During a press conference in Jerusalem, Secretary of State Antony Blinken stated, “I think the president, the White House, made the point last night that, quite simply, President Putin cannot be empowered to wage war or engage in aggression against Ukraine or anyone else.” He continued, “As you know, and as you have heard us say repeatedly, we do not have a strategy of regime change in Russia or anywhere else, for that matter.”
Indeed, Biden himself is acutely aware of the importance of the president’s words. As the Washington Post reported, “During his presidential campaign, President Biden often reminded his audience about the heavy weight that the words of a president can carry. ‘The words of a president matter,’ he said more than once. ‘They can move markets. They can send our brave men and women to war. They can bring peace.’”

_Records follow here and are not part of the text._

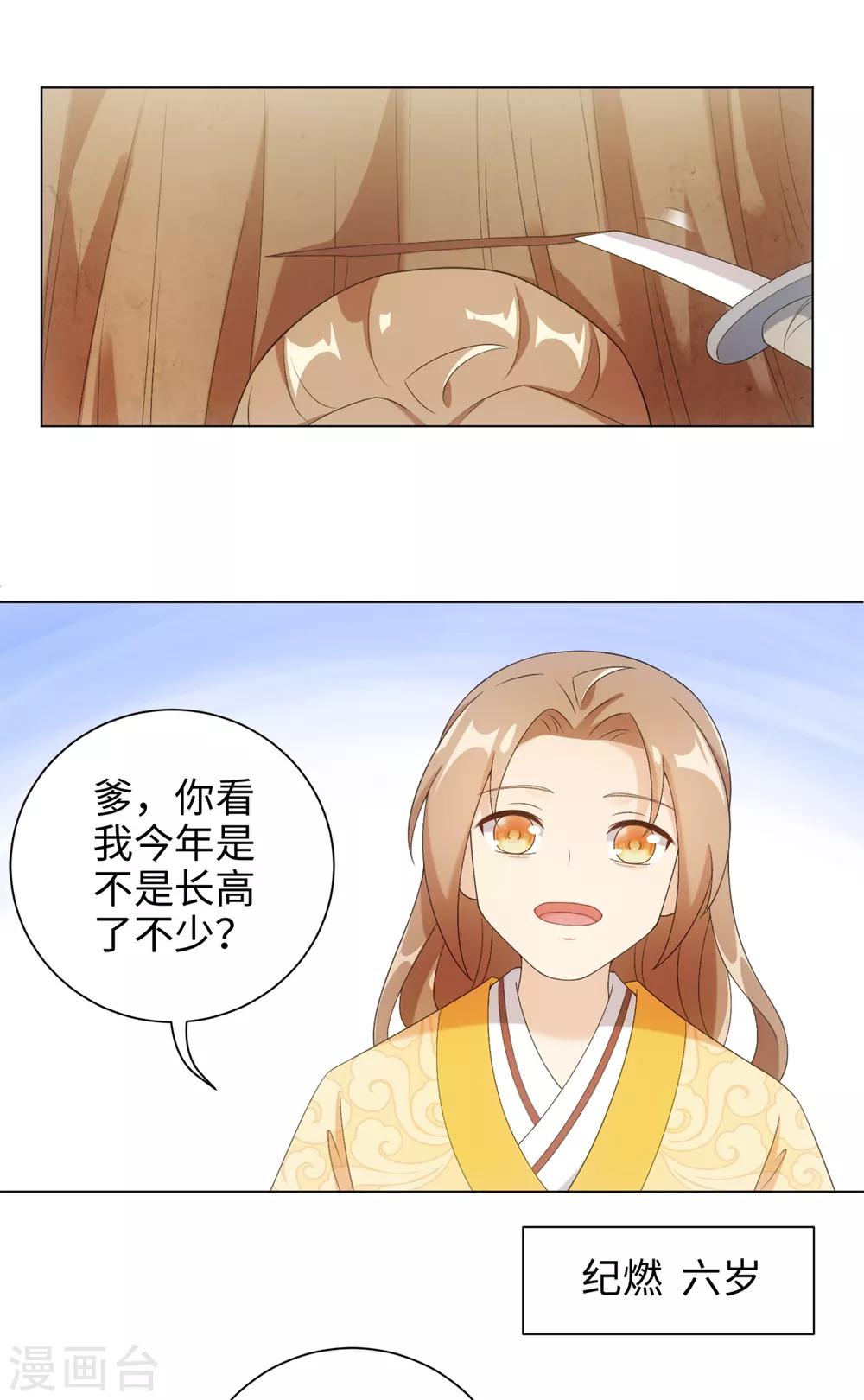 第55话 梦回少年时-第59话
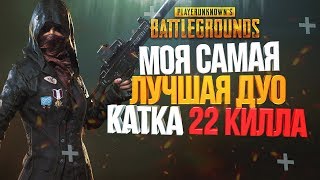 Превью: PUBG - ПРОТИВНИКИ СО ВСЕХ СТОРОН | PLAYERUNKNOWN&#39;S BATTLEGROUNDS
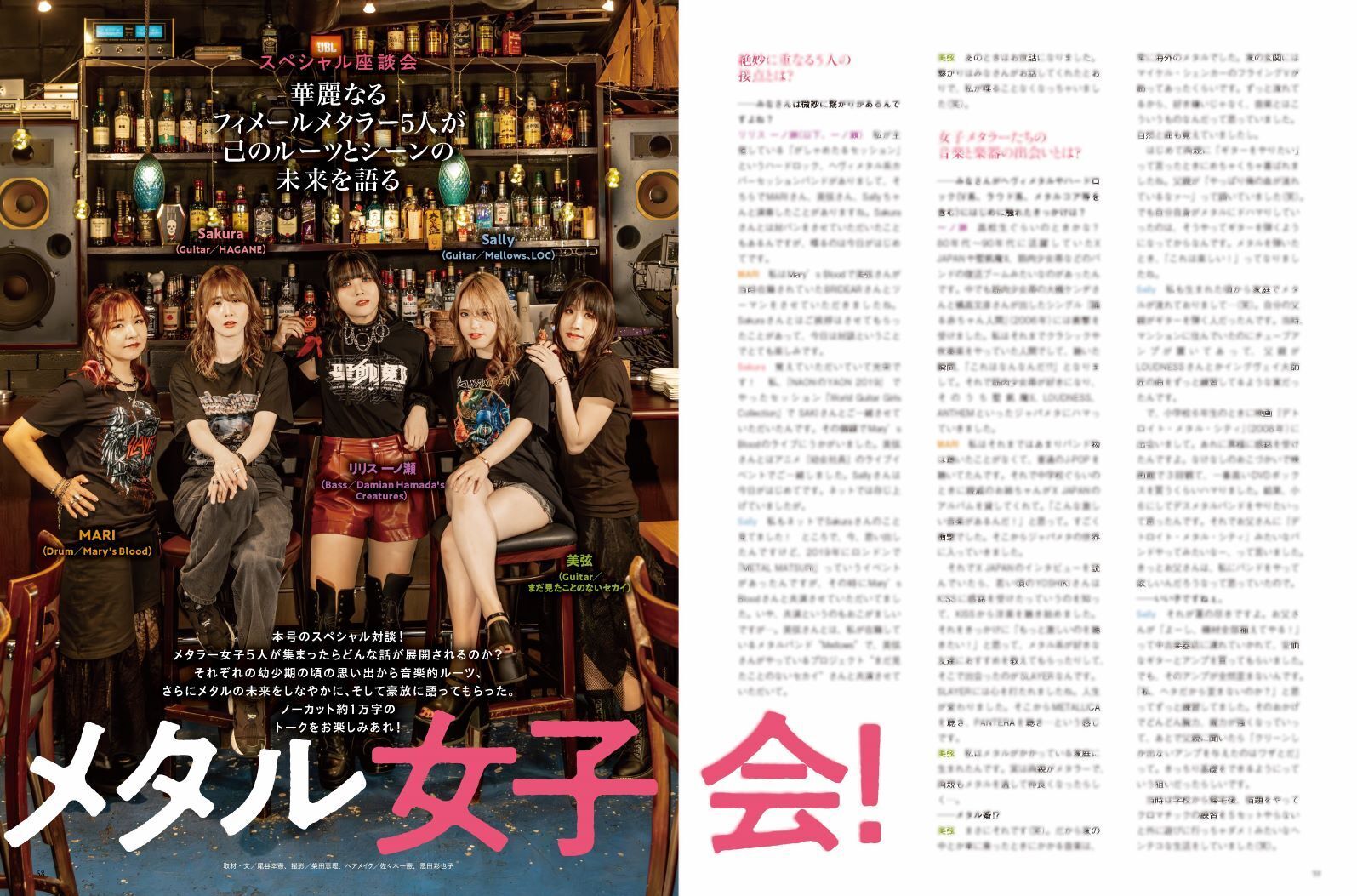 Sakura 雑誌＞「大人のギター倶楽部vol.4」 に掲載！ | HAGANE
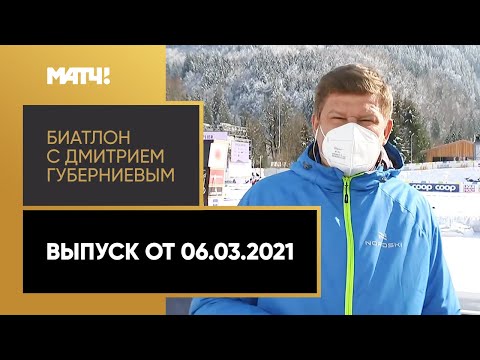 «Биатлон с Дмитрием Губерниевым». Выпуск от 06.03.2021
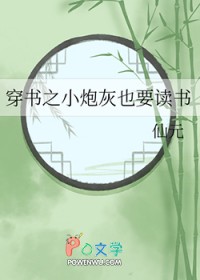 ����֮С�ڻ�ҲҪ�������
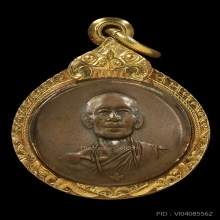 เหรียญหลวงพ่อโอภาสี รุ่นแรก ปี 2495 เลี่ยมทองพร้อมบูชา 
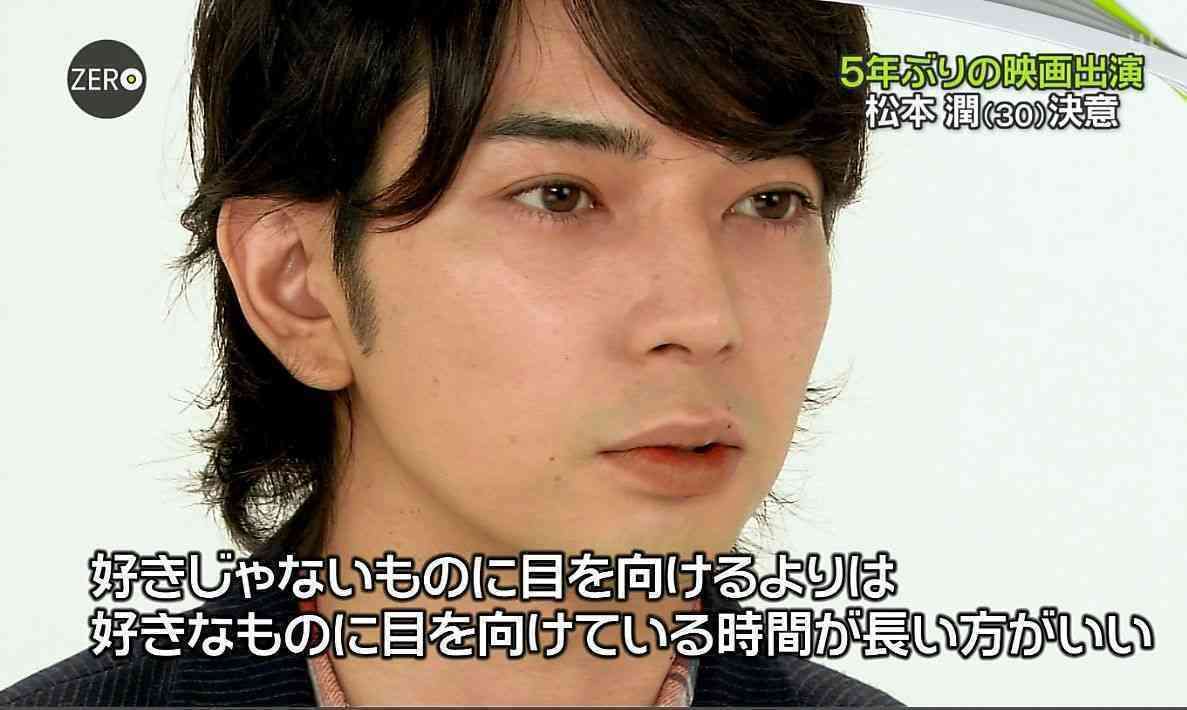 AV女優と熱愛発覚の嵐・松本潤、すでに井上真央と破局か…SMAP解散で許されない結婚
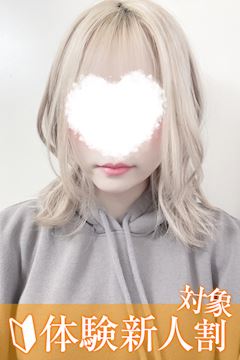 篠宮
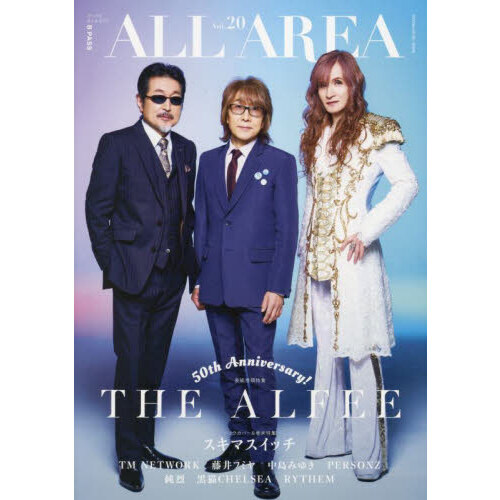 B-PASS ALL AREA Vol.20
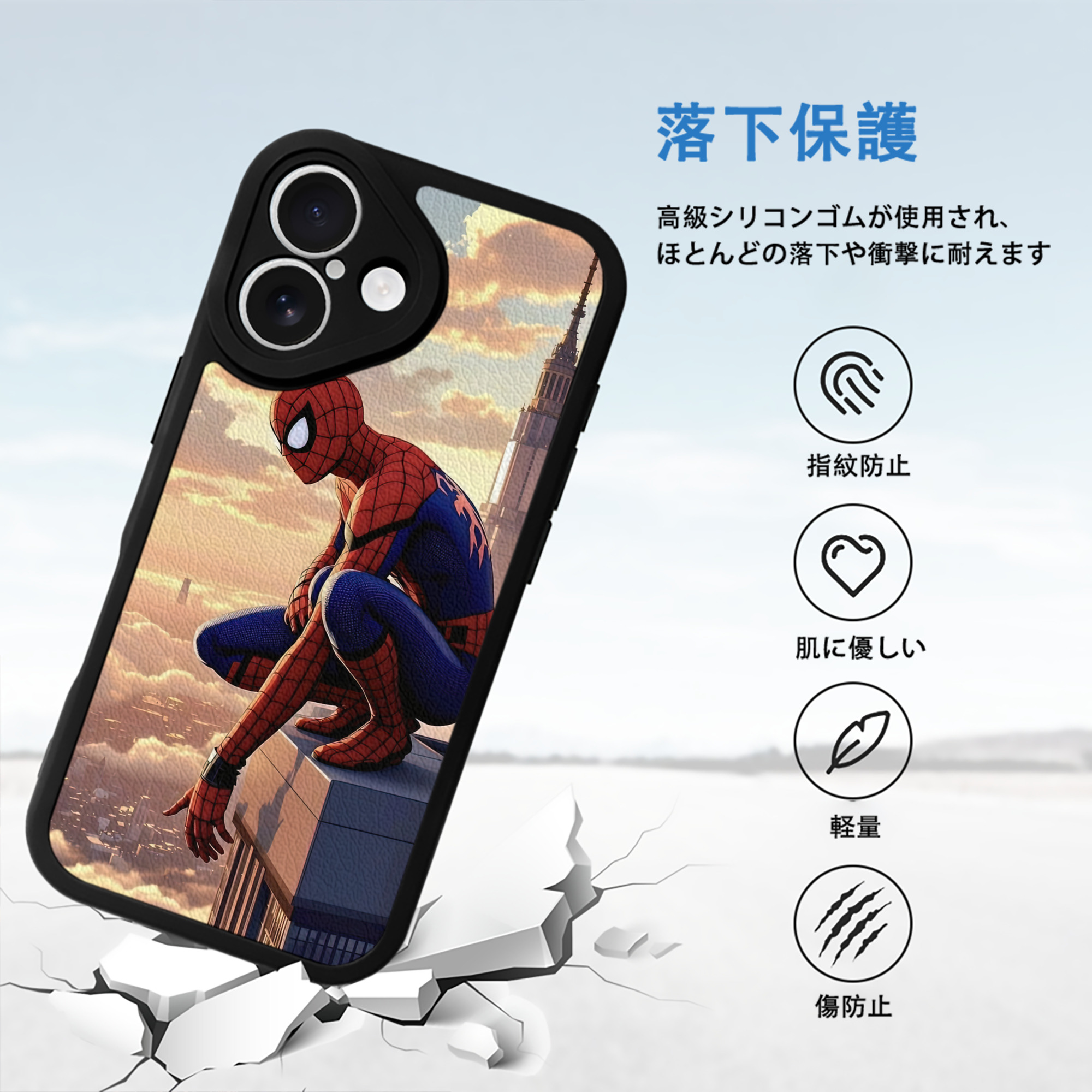 Spider Man スパイダーマン 【iPhone 16シリーズ対応】シリコンスマホケース（レザー調） 材質：シリコン
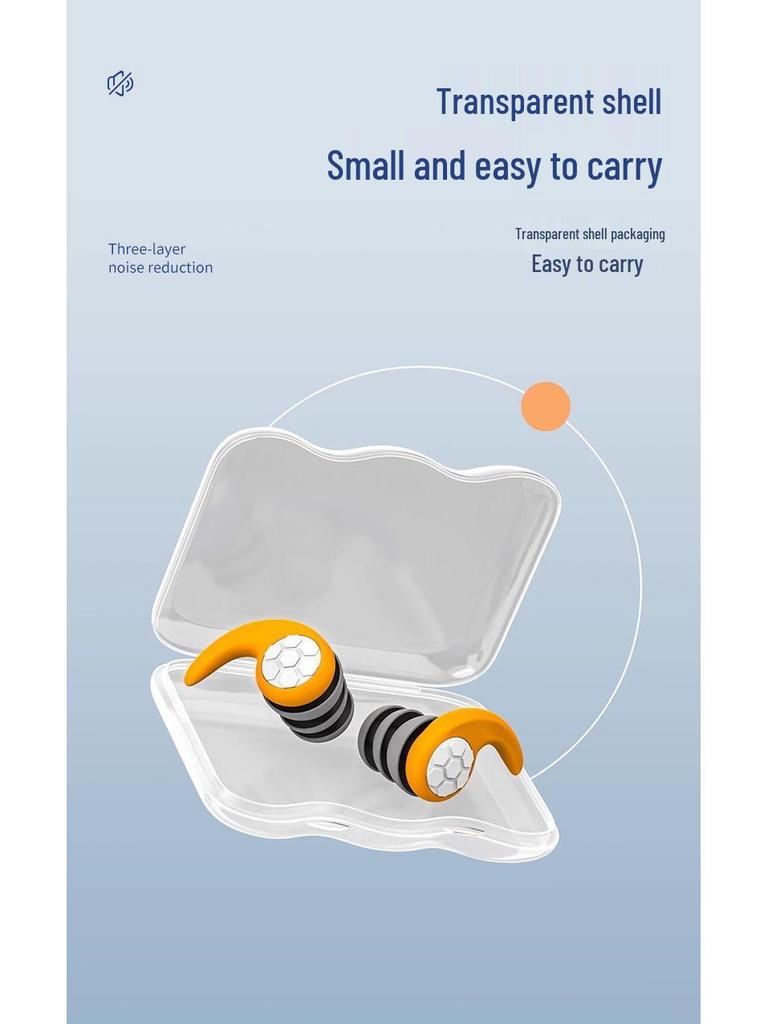 Профессиональные водонепроницаемые звукоизоляционные беруши для плавания и купания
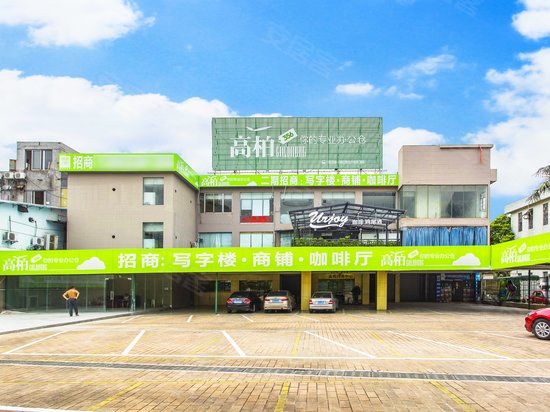 高柏创意园(清河园区)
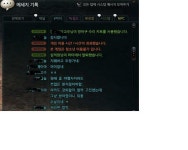 마비노기영웅전 인벤 : 십억원 미궁 강종자 - 마영전 인벤 사건 사고 게시판 마비노기영웅전 인벤 : 
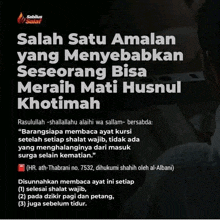 a poster that says salah satu amalan yang menyebabkan seseorang bisa meraih mati husnul khotimah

On Sunday, Rep. Ro Khanna (D-Calif.) also attempted to further clarify what Biden meant. Khanna told Fox News Sunday that Biden was likely “frustrated” after meeting with Ukrainian refugees, and that “there’s no support in the Democratic Congress for regime change. We’ve been the party against regime change for the past 20 years.”
But that may not be how everyone interpreted it. Republican backlash continued Sunday with a Republican lawmaker saying that while he knew the statement was “off the cuff, whatever the president says carries a lot of weight.” He called Biden’s comments a provocative message to Putin, adding that “anytime the United States has spoken out for a regime change [it] has not worked out so well.”
Meanwhile, Ukrainian ambassador Oksana Markarova appeared on Meet the Press and said Ukrainians heard Biden “loud and clear.” She said that anyone who is a war criminal and attacks a neighboring country “definitely cannot stay in power in a civilized world,” and that it’s “up to all of us” to stop Putin now because this war is not only about Ukraine. “It’s a brutal genocide attempt to eliminate or exterminate [the] Ukrainian nation,“ she said, “but also an attack on democracy, an attack on anyone who wants to live peacefully in their own country.”
WATCH: Ukrainian Ambassador Oksana Markarova heard Pres. Biden’s remarks to remove Russian President Putin “loud and clear.” #MTP @Omarkarova: Putin’s actions are a "brutal genocide attempt to eliminate or exterminate [the] Ukrainian nation but also an attack on democracy.” pic.twitter.com/qatdSadl4s
— Meet the Press (@MeetThePress) March 27, 2022
As my colleague Dan Friedman reported Saturday, the White House has generally won high marks for avoiding policies or rhetorical excesses that could increase the risk of US conflict with Russia.
But Biden’s comment Saturday marked the second time on a four-day trip to Europe that the president has appeared, intentionally or not, to exercise less restraint in his remarks. On Friday, speaking to US troops stationed in Poland, Biden told them: “You’re going to see when you’re there—some of you have been there—you’re going to see women, young people, standing in the middle, in front of a damn tank, saying, ‘I’m not leaving.'” That seemingly errant line implied US troops might be deployed to Ukraine.
“The president has been clear we are not sending US troops to Ukraine and there is no change in that position,” a White House spokesperson told Fox News later Friday.
So while US politicians and commentators dissect Biden’s statement, the Kremlin spokesperson Dmitri Psekov made it clear that whether or not Putin stays in power is “not for Biden to decide.” Peskov told reporters after Biden’s speech, “The president of Russia is elected by the Russians.”